# [TAREFAS]
• 1. Troque "Michelin" por "Renault" no trecho sobre Carlos Ghosn e reproduza-o de "Cumprida a formação" até "de pneus industriais.", inclusive.
• 2. Segundo o trecho sobre Carlos Ghosn, em que ano ele se formou engenheiro na Escola Politécnica?
• 3. Por favor, resuma em forma de lista o parágrafo do trecho sobre Carlos Ghosn que começa com "Este brasileiro nascido em Rondônia", mantendo os fatos principais.

# [TRECHO SELECIONADO]
Este brasileiro nascido em Rondônia, em 1954 (64 anos) com sangue libanês (pela parte do pai) e nigeriano (pelo lado da mãe) mostrou desde muito jovem ser um cidadão do Mundo. Com dois anos decidiu beber água de um riacho, ficou gravemente doente e depois de uma passagem pelo Rio de Janeiro, acabou por ir com a mãe para o Líbano, onde começou a sua formação acadêmica em escolas francesas. O salto para Paris se deu pouco depois, onde se formou como engenheiro em 1974 na Escola Politécnica e na “Ecole des Mines de Paris” em 1978.

 

Cumprida a formação acadêmica, Carlos Ghosn encontrou refúgio na Michelin, onde esteve 18 anos, passando por várias fábricas da gigante francês. Subiu para diretor de fábrica em 1981 e em 1984 foi nomeado responsável pelo departamento de pesquisa e desenvolvimento da divisão de pneus industriais.

# [MATERIAL FORNECIDO]
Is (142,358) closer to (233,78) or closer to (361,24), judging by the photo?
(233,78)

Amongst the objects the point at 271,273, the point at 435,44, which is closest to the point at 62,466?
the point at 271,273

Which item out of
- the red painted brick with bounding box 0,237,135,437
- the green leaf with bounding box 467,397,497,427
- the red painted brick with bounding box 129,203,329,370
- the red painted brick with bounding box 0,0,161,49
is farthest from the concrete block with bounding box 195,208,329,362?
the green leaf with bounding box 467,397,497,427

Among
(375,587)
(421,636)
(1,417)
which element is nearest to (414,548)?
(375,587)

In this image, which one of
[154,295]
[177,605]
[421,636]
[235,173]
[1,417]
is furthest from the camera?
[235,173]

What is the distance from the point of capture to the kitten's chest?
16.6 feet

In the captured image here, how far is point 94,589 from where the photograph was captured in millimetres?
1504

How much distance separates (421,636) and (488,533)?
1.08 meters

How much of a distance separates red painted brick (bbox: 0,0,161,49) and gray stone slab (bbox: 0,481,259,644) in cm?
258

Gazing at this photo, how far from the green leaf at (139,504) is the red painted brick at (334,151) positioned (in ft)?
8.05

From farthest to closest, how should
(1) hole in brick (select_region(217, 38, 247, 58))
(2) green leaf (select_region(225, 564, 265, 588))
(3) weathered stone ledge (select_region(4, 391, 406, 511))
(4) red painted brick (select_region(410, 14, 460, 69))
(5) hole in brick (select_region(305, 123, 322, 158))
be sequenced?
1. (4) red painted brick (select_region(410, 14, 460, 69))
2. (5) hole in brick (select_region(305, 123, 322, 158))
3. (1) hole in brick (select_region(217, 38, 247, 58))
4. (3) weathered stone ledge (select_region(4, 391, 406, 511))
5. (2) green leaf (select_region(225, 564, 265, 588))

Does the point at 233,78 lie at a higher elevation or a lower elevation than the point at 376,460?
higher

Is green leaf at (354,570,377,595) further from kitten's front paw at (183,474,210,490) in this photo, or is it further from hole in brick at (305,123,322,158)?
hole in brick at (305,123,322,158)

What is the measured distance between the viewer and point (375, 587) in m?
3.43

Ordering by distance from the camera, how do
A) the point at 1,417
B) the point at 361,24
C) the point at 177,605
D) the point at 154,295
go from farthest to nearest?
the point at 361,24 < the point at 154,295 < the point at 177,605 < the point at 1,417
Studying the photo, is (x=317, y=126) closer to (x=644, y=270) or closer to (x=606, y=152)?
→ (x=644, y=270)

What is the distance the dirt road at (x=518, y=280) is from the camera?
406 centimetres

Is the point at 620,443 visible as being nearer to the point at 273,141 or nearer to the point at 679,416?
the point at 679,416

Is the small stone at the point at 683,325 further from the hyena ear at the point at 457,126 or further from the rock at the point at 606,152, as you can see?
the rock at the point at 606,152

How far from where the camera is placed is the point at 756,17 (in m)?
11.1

# [LISTA DE RESPOSTAS]
• 1.
Cumprida a formação acadêmica, Carlos Ghosn encontrou refúgio na Renault, onde esteve 18 anos, passando por várias fábricas da gigante francês. Subiu para diretor de fábrica em 1981 e em 1984 foi nomeado responsável pelo departamento de pesquisa e desenvolvimento da divisão de pneus industriais.

• 2. Em 1974.

• 3.
- Nasceu em Rondônia, em 1954, filho de pai libanês e mãe nigeriana.
- Aos dois anos, bebeu água de um riacho e ficou gravemente doente.
- Depois de passar pelo Rio de Janeiro, foi com a mãe para o Líbano, onde estudou em escolas francesas.
- Em seguida, mudou-se para Paris.
- Formou-se engenheiro na Escola Politécnica em 1974 e na “Ecole des Mines de Paris” em 1978.